Exercise aim: Please restate word for word the lines of the entries below from the one with "Elise Schweitzer: Container Garden" to the one with "Pedigree Profile: Action This Day", inclusive, and leave out every picture.

Given data:
——

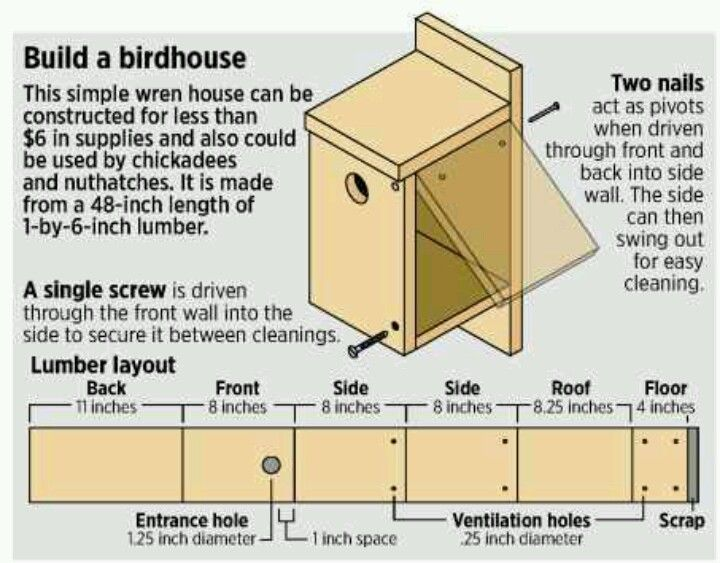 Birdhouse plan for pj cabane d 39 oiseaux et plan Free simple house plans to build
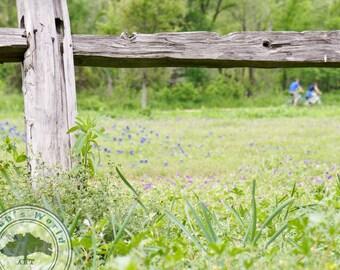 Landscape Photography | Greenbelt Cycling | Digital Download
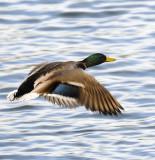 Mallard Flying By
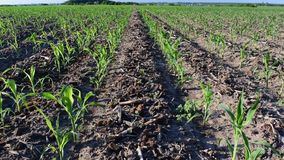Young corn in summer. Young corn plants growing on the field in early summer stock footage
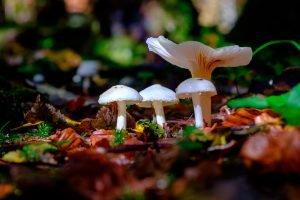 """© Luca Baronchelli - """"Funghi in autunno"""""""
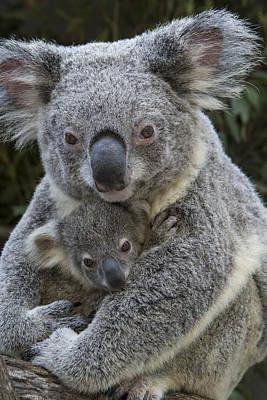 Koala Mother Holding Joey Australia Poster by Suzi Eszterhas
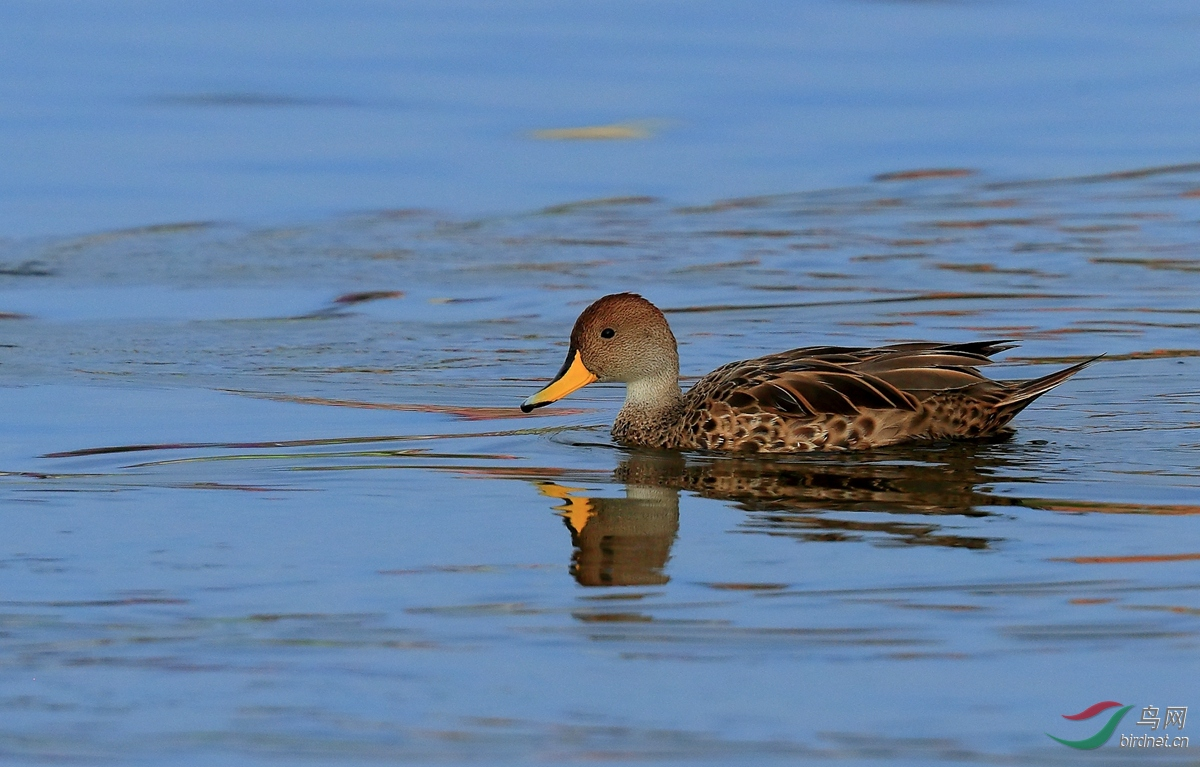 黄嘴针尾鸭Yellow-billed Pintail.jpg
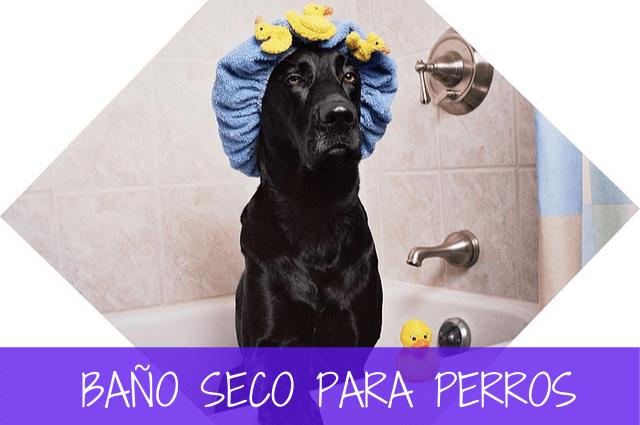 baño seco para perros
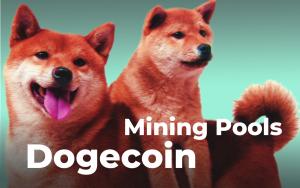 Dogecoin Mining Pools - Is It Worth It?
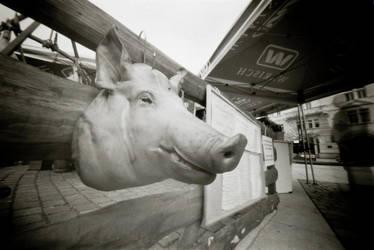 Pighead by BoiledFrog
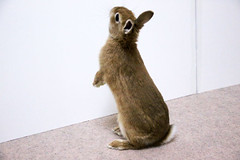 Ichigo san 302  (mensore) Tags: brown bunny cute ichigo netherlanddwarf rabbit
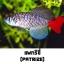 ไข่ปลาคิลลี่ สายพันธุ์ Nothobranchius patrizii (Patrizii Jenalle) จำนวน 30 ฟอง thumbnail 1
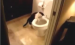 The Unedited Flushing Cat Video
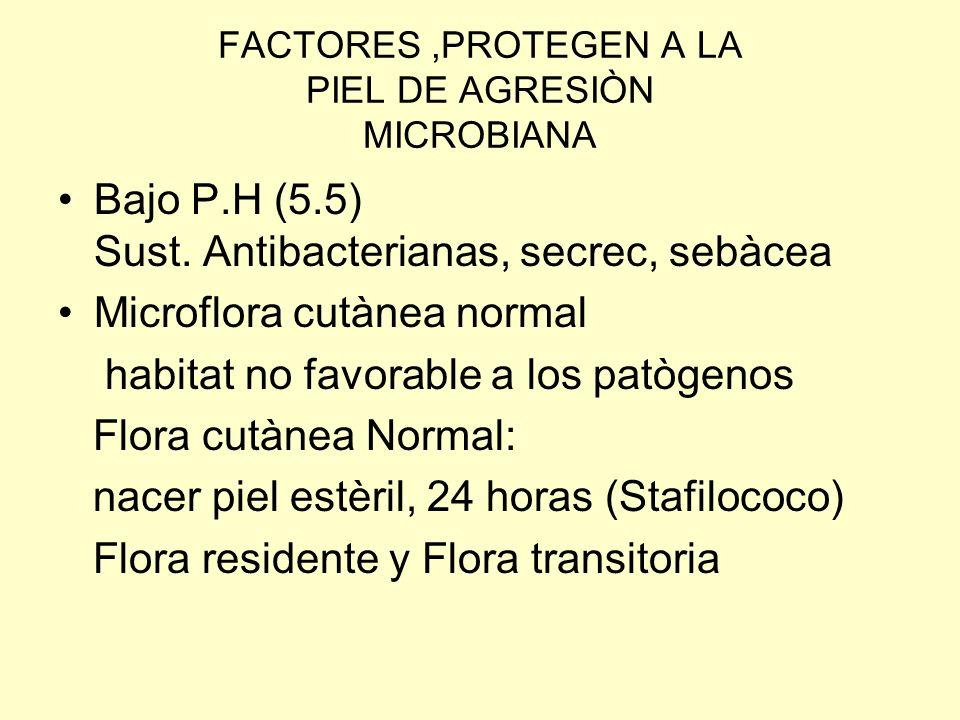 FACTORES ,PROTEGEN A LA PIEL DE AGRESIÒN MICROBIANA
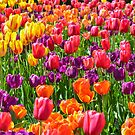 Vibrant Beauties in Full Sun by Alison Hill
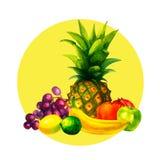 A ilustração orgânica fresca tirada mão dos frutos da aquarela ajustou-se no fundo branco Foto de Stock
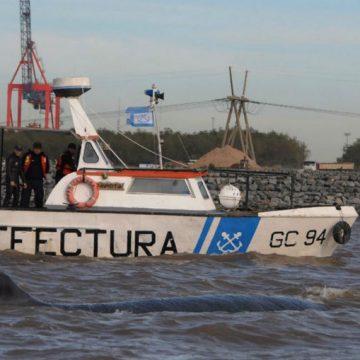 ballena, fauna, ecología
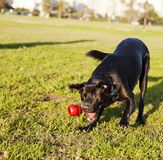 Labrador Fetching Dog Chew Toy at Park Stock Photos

——

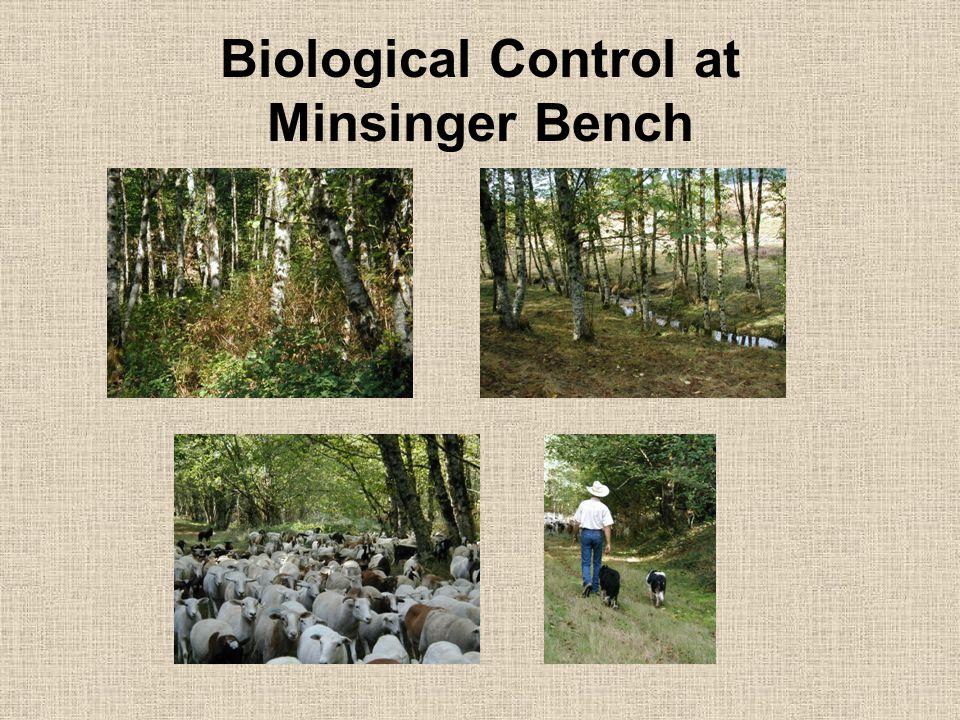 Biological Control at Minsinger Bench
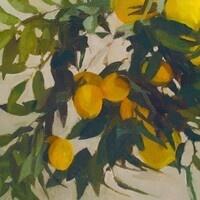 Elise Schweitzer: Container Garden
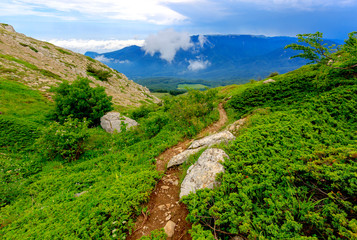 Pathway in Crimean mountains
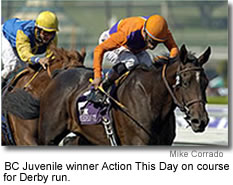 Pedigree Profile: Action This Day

——

Written solution:
 Elise Schweitzer: Container Garden
 Pathway in Crimean mountains
 Pedigree Profile: Action This Day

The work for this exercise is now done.